[Material shown Boundary: Start]
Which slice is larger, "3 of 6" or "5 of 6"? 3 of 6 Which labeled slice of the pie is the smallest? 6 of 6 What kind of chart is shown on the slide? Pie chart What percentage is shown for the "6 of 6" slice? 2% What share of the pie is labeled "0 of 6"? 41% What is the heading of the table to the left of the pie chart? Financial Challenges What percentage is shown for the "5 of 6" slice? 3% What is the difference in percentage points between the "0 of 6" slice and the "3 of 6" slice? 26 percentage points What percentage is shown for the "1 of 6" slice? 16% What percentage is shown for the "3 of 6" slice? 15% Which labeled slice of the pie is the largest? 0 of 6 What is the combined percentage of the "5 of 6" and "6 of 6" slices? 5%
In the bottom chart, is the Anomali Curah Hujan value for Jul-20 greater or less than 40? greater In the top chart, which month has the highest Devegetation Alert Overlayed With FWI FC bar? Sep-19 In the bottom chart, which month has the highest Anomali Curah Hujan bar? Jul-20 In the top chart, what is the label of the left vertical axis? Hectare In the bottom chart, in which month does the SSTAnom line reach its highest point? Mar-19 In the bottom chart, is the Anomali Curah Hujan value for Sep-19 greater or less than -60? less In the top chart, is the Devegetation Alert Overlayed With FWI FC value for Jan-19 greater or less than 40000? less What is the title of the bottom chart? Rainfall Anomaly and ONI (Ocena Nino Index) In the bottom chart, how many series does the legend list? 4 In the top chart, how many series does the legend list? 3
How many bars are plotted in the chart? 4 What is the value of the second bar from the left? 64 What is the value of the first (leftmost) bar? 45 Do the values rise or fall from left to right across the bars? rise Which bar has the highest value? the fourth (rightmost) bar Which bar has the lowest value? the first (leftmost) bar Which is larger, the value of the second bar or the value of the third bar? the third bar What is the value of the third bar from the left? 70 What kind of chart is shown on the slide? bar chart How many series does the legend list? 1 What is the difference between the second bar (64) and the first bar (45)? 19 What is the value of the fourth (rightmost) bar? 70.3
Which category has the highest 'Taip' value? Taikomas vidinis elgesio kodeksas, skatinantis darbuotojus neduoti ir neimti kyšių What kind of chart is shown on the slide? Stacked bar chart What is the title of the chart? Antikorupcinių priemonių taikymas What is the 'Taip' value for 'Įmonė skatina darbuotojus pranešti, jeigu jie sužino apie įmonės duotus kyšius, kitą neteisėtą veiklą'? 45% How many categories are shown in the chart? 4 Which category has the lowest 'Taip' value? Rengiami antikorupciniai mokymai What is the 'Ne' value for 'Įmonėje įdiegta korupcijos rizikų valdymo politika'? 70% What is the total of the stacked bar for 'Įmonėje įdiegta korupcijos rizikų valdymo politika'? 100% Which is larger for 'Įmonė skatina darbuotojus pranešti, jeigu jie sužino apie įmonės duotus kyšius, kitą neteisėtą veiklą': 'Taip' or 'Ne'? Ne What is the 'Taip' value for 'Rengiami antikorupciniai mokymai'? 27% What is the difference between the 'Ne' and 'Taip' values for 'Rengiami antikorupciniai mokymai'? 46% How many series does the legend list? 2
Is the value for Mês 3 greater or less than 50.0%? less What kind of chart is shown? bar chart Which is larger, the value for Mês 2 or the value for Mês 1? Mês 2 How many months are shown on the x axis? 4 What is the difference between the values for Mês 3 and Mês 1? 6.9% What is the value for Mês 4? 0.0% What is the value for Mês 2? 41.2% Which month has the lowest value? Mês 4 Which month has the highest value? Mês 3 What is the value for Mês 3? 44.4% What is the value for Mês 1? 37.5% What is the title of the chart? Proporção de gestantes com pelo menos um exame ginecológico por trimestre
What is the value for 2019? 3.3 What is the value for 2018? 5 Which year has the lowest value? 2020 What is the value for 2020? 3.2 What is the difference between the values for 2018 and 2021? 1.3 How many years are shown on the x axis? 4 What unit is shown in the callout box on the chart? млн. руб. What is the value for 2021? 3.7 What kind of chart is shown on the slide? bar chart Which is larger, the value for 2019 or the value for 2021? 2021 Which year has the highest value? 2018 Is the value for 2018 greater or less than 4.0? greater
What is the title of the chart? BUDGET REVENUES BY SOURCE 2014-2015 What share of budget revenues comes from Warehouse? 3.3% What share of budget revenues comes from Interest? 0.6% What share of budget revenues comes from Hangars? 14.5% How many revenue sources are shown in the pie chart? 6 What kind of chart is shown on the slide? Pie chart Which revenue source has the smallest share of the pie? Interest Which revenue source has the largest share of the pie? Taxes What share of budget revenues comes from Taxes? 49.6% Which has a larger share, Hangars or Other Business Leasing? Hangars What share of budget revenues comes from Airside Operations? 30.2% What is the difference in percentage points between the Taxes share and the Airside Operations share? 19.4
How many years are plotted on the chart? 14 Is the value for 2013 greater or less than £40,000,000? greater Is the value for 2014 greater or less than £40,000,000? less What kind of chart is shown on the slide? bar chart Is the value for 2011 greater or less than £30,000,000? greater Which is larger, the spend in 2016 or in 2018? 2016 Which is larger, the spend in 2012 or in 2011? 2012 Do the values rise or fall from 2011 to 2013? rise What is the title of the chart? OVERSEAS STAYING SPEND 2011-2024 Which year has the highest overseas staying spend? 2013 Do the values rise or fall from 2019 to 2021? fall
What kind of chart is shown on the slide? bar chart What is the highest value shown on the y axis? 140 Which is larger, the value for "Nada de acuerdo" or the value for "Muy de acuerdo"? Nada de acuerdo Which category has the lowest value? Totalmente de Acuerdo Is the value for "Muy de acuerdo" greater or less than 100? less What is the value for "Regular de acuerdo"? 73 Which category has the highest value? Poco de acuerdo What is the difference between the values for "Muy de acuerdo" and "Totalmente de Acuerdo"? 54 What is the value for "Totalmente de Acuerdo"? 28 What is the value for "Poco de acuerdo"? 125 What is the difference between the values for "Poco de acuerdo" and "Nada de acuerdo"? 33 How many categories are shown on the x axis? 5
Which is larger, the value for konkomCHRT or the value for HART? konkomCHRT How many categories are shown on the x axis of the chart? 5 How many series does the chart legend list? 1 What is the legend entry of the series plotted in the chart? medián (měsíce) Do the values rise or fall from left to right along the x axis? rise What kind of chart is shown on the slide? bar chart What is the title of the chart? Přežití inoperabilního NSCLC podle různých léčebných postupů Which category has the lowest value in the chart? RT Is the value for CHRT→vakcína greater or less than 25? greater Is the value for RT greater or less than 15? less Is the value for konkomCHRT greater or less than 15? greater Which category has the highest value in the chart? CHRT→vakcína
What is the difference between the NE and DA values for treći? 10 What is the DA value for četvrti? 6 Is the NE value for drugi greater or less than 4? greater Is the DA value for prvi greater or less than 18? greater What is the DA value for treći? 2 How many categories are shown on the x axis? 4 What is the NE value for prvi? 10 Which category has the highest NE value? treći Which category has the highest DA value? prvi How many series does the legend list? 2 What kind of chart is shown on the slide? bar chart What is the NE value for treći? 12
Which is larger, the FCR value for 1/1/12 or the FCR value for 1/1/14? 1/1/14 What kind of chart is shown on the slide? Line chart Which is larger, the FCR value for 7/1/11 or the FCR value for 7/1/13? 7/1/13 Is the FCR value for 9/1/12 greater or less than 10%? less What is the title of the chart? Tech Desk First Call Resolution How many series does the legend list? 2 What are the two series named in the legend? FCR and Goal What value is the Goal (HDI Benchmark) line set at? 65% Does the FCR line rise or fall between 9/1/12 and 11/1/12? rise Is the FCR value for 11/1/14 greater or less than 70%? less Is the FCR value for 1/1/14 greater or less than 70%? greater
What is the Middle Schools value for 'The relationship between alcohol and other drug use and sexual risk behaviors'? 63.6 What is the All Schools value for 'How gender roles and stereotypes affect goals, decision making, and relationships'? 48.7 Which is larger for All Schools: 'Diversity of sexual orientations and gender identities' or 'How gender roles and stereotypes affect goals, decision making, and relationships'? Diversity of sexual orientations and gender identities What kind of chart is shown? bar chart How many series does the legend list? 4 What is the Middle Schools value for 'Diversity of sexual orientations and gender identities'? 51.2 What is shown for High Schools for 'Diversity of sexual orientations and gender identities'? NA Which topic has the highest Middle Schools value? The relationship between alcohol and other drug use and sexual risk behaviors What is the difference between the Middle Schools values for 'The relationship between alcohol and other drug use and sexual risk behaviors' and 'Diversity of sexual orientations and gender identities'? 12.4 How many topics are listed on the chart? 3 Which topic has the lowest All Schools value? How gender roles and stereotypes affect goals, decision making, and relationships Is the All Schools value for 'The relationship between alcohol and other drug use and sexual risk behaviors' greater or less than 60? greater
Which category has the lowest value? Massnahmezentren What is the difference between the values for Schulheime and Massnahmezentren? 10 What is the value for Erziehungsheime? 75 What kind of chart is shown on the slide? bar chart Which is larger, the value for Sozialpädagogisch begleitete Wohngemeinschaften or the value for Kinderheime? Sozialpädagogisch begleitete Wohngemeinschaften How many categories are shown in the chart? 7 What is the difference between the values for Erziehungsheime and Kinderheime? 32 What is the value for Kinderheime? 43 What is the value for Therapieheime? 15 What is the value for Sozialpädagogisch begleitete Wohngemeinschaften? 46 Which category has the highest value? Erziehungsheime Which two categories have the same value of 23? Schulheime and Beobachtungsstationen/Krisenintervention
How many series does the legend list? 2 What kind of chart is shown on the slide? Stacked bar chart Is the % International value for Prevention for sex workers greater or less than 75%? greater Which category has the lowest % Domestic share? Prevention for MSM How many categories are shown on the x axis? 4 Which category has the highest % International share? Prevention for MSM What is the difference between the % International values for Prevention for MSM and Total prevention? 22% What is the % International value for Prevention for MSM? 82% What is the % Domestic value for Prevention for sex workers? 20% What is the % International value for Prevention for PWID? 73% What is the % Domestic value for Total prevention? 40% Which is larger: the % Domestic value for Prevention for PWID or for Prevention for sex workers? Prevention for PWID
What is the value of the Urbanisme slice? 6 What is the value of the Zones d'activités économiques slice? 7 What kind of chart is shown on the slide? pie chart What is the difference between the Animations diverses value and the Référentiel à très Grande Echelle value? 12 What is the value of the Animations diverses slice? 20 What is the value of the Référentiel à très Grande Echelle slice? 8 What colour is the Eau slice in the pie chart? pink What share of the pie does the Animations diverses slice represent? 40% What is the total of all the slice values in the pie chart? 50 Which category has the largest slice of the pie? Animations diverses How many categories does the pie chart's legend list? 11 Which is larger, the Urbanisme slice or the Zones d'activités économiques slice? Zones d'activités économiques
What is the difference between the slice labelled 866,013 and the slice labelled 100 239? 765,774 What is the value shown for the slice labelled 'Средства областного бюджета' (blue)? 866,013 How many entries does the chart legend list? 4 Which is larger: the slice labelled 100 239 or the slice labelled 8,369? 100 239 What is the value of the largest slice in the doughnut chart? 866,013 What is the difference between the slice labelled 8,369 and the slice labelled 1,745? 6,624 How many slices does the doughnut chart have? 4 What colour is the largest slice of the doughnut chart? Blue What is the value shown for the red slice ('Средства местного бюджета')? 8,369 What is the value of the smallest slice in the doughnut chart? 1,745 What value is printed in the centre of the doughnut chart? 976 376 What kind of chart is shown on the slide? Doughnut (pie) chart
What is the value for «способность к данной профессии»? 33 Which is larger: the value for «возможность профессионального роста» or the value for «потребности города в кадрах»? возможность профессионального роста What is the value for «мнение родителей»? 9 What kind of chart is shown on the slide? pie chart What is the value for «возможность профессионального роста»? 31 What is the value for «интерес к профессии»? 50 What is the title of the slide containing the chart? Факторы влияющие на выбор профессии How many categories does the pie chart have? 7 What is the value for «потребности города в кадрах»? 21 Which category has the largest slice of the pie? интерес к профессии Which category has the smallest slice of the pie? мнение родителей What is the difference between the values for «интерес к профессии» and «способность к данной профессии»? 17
[Material shown Boundary: End]
Transcribe every line of the listing above, from its first line down to and including the line that contains "How many bars".

_Exercise output_
Which slice is larger, "3 of 6" or "5 of 6"? 3 of 6 Which labeled slice of the pie is the smallest? 6 of 6 What kind of chart is shown on the slide? Pie chart What percentage is shown for the "6 of 6" slice? 2% What share of the pie is labeled "0 of 6"? 41% What is the heading of the table to the left of the pie chart? Financial Challenges What percentage is shown for the "5 of 6" slice? 3% What is the difference in percentage points between the "0 of 6" slice and the "3 of 6" slice? 26 percentage points What percentage is shown for the "1 of 6" slice? 16% What percentage is shown for the "3 of 6" slice? 15% Which labeled slice of the pie is the largest? 0 of 6 What is the combined percentage of the "5 of 6" and "6 of 6" slices? 5%
In the bottom chart, is the Anomali Curah Hujan value for Jul-20 greater or less than 40? greater In the top chart, which month has the highest Devegetation Alert Overlayed With FWI FC bar? Sep-19 In the bottom chart, which month has the highest Anomali Curah Hujan bar? Jul-20 In the top chart, what is the label of the left vertical axis? Hectare In the bottom chart, in which month does the SSTAnom line reach its highest point? Mar-19 In the bottom chart, is the Anomali Curah Hujan value for Sep-19 greater or less than -60? less In the top chart, is the Devegetation Alert Overlayed With FWI FC value for Jan-19 greater or less than 40000? less What is the title of the bottom chart? Rainfall Anomaly and ONI (Ocena Nino Index) In the bottom chart, how many series does the legend list? 4 In the top chart, how many series does the legend list? 3
How many bars are plotted in the chart? 4 What is the value of the second bar from the left? 64 What is the value of the first (leftmost) bar? 45 Do the values rise or fall from left to right across the bars? rise Which bar has the highest value? the fourth (rightmost) bar Which bar has the lowest value? the first (leftmost) bar Which is larger, the value of the second bar or the value of the third bar? the third bar What is the value of the third bar from the left? 70 What kind of chart is shown on the slide? bar chart How many series does the legend list? 1 What is the difference between the second bar (64) and the first bar (45)? 19 What is the value of the fourth (rightmost) bar? 70.3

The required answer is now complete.